§ LIST OF TASKS:
1) Using the post on hockey fighting, decide whether each statement agrees with it: (a) the writer stopped following hockey about ten years ago; (b) the fight involving Jonathan Roy took place in a regular-season game; (c) the writer calls players like Roy the real problem. Answer yes or no for each and quote the words of the post that settle it.
2) Pick up the post on hockey fighting after its final sentence and continue writing it.

§ EXTRACT TO READ:
Posted on 03/25/2008 6:27:58 PM PDT by canuck_conservative
Whenever the subject of hockey comes up, I'm the pansy who prattles on about how much he likes the European game the big rinks, the passing, the fast players, and most importantly, a lack of fighting. The fighting in North American hockey is one of the main reasons I stopped paying any attention to the sport a decade ago. What kind of legitimate sport has "enforcers" whose mission is to engage other "enforcers" in the sort of activity that would get regular people arrested if they did it outside of a bar? I guess the closest analogy is rollerball which is more or less the way many Americans view hockey.
Of course, every once in a while, someone "crosses the line" and does something particularly sociopathic as goalie Jonathan Roy did by beating up his opposite number in a Quebec Major Junior Hockey League hockey playoff game Saturday night. And for a few days, we all pontificate over the incident, and tut-tut about how the player in question did not respect the "unwritten rules" governing ritualized combat on the ice.
But the real problem isn't idiots like Roy. It is that the hockey world has created a bizarre culture in which the idea of taking off your gauntlets and getting into fistfights with your opponent is considered a "normal" part of the game. So long as this convention persists, there will be fights, and some people will get carried away and do especially stupid things. Is it too much to ask that in a society where violence is seen as a pathology in virtually every other context maybe we should reexamine the century-old boys-will-be-boys idea that hockey games should be periodically stopped so that certain designated players can engage in medieval combat for the benefit of drunken fans?

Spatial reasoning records
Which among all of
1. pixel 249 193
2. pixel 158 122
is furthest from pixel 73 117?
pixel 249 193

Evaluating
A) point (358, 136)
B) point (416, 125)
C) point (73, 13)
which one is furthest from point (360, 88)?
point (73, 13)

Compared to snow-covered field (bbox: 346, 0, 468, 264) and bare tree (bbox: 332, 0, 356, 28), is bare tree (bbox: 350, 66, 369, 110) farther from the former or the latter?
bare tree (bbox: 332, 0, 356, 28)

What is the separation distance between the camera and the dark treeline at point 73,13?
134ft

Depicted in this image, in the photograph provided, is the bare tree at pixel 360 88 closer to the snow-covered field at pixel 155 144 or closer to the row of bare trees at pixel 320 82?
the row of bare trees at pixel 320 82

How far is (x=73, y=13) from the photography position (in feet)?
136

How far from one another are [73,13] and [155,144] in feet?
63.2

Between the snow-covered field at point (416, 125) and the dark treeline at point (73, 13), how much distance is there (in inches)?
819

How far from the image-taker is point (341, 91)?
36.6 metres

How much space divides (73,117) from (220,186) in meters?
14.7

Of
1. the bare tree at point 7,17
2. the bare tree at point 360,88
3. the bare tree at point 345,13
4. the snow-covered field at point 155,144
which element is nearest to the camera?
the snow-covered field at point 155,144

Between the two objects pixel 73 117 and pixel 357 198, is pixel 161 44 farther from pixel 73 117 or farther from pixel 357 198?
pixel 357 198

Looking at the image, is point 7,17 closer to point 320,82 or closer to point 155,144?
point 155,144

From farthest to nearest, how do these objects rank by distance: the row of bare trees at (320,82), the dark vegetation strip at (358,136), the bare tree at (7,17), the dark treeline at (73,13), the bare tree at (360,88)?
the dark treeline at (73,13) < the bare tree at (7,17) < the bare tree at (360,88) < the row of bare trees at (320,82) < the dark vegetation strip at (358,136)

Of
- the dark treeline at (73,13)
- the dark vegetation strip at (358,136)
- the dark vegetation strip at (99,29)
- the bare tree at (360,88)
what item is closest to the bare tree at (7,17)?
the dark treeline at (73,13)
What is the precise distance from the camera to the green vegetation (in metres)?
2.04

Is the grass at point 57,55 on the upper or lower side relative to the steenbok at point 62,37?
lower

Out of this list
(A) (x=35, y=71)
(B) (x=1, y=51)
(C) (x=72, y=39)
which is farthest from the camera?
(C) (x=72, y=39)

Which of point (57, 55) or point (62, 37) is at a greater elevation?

§ THE REPLIES:
1)
(a) Yes: "one of the main reasons I stopped paying any attention to the sport a decade ago"
(b) No: "in a Quebec Major Junior Hockey League hockey playoff game Saturday night"
(c) No: "But the real problem isn't idiots like Roy."

2)
jkay@nationalpost.com
(1) "You neglected to mention the artistry and surgical skill European hockey players demonstrate by removing an opponents spleen with their hockey sticks."
(2) "As compared to the neanderthalic tendencies of North American players clubbing each others vacuous craniums."
"I was watching a street fight one time when a hockey game broke out."
Hockey should just merge with MMA and be done with it.
Shouldn’t this be posted on a Sports Illustrated site?
I love when dopes write stuff like this. There is more fighting basketball than in hockey now.
Go back to your chardoney and your brie and let the big boys play.
(I am not saying that to you, I am saying it to the author of this piece of trash)
http://www.youtube.com/watch?v=fSOb_D1KZXA
We need to bring back old time hockey. Toe Blake, Eddie Shore.
I think that Cam Neely would have something to say about the clean crisp passing of Ulf Samuelson.
First of all the amount of fighting in US hockey has decreased. Second its fun to watch a fight now and then.
I think its great and it sure beats teaching our boys to be pansies.
“What kind of legitimate sport has “enforcers” whose mission is to engage other “enforcers” in the sort of activity that would get regular people arrested if they did it outside of a bar?”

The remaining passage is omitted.